> _Passage_
+++++

I work within music and not poetry because in my form the two elements work together. I'm shifting and shaping words as I vocalize, too. Sometimes I don't see it until after it's written. I'll look back and see the pattern of a melody, and what the words are doing; sometimes the melody is doing the complete opposite of what the words are doing, and it creates a contrapuntal line. It gives the story another subtext. You could have a dark lyric with a jaunty tune; the lyrics might not rhyme, but the music might, in a sense. Humor usually comes from the music. That's true in “Yes, Anastasia” and “Mohammad My Friend.”

It's a mistake when critics focus on lyrics alone. Without vocalizing, a
songwriter would just be a poet. But we're different. Most lyrics read terribly on the page. They can be poetic, but a dress can be poetic, a kiss, whatever. When poets try to write songs, that's also usually a mistake. And musicians who think they can publish books of poetry should, for the most part, think again. Some can cross the line and live in both worlds— Leonard Cohen, for instance. His performance of his own compositions has always been its own art form. I imagine that as a songwriter he had a tear in his eye when he first heard the rendition of his “Hallelujah” by Jeff Buckley. Even if you are known as a performer of your own compositions, when someone else puts their heart and soul into a song that you wrote, your mountain has just got to move and you've got to say, “Amen, brotha’.”

TORI:

I sit at the piano. We're in preproduction for the new work.
The Beekeeper.
On tour it would be showtime. 8:50 p.m. I start to play, but as I go into my zone, I don't see the four barnlike walls of the studio painted a shade of Tuscan Madras—I'm on a stage somewhere. Anywhere. It doesn't matter. I'm amped. Body and soul, I am experiencing an otherworldly “tune-up.” My tape recorder is on; I'm playing one of the new songs as I would live, and something new is being played by my hands. A whole new section, a melody, marches out of my mouth over my lips. I feel a bass line, a kick pattern in my hips. I am meeting a piece of this song creature that I never knew existed. Because they change when played live, I've been trying to find the songs in the future and then bring them back in that particular form so that then I can decide which of the song's different forms work better on tape.

ANN:
Just as Saraswati manifests with instrument in hand, so Amos cannot separate the act of songwriting from playing piano and singing. Her voice de-

fines the often unconventional shapes of her melodies and time signatures, while her beloved Bösendorfer guides her into new rhythmic patterns and harmonic combinations. With each album, Amos has challenged herself as a player and a singer, and in doing so has pushed open the boundaries of her song structures.

+++++

> _Material provided_
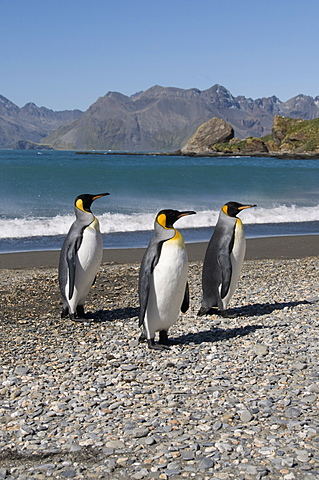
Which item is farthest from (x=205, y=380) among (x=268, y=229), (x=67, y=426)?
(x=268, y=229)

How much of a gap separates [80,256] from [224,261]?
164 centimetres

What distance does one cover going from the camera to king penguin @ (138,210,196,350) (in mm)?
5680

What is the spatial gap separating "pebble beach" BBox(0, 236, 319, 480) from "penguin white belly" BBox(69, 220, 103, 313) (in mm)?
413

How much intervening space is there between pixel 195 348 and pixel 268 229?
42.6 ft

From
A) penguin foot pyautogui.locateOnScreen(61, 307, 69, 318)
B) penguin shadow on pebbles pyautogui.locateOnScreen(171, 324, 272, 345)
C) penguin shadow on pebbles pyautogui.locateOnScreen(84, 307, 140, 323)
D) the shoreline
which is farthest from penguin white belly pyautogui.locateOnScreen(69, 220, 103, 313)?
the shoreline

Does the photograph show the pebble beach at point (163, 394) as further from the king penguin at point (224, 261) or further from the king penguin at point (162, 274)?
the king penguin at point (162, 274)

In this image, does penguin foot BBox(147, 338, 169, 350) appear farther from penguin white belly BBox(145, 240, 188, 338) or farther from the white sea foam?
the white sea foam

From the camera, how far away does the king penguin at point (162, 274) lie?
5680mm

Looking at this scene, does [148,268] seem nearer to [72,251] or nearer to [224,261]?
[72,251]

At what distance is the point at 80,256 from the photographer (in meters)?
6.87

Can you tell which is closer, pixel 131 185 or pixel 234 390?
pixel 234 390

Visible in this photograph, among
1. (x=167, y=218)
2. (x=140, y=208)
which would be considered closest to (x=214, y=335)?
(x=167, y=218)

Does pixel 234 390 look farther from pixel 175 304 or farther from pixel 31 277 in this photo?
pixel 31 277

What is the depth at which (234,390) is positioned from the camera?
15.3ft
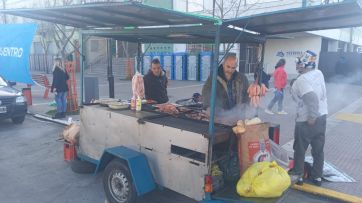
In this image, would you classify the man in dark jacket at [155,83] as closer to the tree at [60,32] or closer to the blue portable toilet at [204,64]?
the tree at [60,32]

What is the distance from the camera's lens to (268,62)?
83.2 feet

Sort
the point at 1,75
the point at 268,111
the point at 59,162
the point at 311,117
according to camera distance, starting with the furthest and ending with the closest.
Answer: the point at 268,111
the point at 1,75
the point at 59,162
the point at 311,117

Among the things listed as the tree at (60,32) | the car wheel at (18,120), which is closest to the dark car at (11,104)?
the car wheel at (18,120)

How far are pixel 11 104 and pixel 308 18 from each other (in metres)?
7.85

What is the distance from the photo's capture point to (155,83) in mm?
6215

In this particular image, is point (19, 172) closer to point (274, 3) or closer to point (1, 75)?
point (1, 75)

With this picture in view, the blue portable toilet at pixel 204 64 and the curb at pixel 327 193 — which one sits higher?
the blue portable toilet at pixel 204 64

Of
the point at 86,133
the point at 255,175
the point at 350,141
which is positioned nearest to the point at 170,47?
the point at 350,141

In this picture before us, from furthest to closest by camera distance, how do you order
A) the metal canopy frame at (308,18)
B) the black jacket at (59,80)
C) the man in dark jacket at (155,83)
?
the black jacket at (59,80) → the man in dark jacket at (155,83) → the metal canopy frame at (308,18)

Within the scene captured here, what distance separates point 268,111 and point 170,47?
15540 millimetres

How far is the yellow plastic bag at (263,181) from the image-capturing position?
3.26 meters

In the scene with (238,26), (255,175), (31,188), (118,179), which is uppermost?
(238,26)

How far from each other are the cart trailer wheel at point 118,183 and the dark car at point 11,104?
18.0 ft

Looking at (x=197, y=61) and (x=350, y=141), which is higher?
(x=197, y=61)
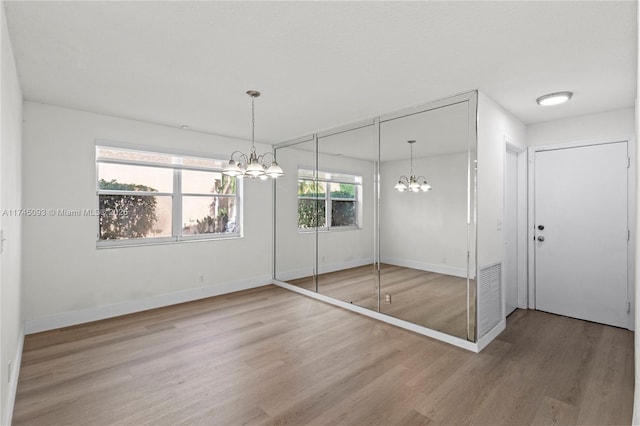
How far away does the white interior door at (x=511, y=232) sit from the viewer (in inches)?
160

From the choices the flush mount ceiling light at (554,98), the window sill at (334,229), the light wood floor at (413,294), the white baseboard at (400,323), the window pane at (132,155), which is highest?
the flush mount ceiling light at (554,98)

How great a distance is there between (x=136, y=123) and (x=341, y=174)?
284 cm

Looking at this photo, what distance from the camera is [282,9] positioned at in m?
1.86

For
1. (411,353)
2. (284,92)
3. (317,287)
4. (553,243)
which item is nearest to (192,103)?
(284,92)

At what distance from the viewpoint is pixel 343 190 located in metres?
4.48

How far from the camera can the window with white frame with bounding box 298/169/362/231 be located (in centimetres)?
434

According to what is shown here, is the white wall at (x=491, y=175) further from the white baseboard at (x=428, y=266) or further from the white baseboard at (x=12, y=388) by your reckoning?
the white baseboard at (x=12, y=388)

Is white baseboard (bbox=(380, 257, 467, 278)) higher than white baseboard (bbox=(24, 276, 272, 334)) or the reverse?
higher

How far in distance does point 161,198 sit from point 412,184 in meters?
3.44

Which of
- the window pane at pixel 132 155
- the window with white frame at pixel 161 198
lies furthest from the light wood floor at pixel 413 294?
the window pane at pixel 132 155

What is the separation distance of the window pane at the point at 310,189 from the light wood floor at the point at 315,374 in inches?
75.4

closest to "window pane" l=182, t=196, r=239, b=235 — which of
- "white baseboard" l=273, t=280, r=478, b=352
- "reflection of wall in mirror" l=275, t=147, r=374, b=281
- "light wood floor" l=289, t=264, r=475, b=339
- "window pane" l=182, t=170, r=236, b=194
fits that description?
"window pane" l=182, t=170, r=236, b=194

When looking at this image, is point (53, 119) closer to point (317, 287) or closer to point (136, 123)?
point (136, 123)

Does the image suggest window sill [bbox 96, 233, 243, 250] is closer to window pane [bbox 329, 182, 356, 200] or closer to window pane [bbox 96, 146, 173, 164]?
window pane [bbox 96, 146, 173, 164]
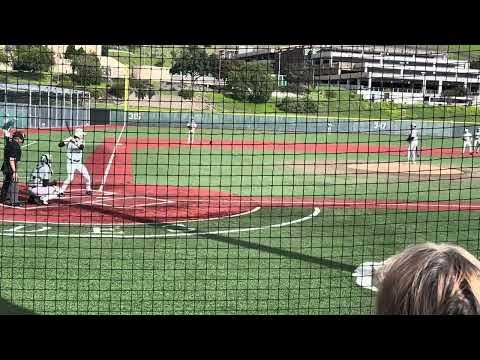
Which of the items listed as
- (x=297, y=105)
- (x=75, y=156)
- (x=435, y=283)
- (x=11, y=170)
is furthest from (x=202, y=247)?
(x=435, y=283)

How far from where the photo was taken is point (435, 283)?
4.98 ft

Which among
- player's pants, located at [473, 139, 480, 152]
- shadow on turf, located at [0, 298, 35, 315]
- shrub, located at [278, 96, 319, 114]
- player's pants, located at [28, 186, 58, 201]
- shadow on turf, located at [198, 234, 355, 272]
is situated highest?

+++++

> _Jobs_
A – Transcribe the songwriting passage from "On tour it would" to "better on tape.".
B – In the songwriting passage, what is the name of the new work in preproduction?
C – Decide whether each statement agrees with the songwriting passage, answering yes or no and quoting the words that settle it: (i) Humor usually comes from the lyrics. (ii) The studio walls are painted a shade of Tuscan Madras. (iii) Most lyrics read well on the page.
The records stand apart from the songwriting passage and have no connection to it.

> _Exercise responses_
A –
On tour it would be showtime. 8:50 p.m. I start to play, but as I go into my zone, I don't see the four barnlike walls of the studio painted a shade of Tuscan Madras—I'm on a stage somewhere. Anywhere. It doesn't matter. I'm amped. Body and soul, I am experiencing an otherworldly “tune-up.” My tape recorder is on; I'm playing one of the new songs as I would live, and something new is being played by my hands. A whole new section, a melody, marches out of my mouth over my lips. I feel a bass line, a kick pattern in my hips. I am meeting a piece of this song creature that I never knew existed. Because they change when played live, I've been trying to find the songs in the future and then bring them back in that particular form so that then I can decide which of the song's different forms work better on tape.

B – The Beekeeper.

C –
(i) No: "Humor usually comes from the music."
(ii) Yes: "the four barnlike walls of the studio painted a shade of Tuscan Madras"
(iii) No: "Most lyrics read terribly on the page."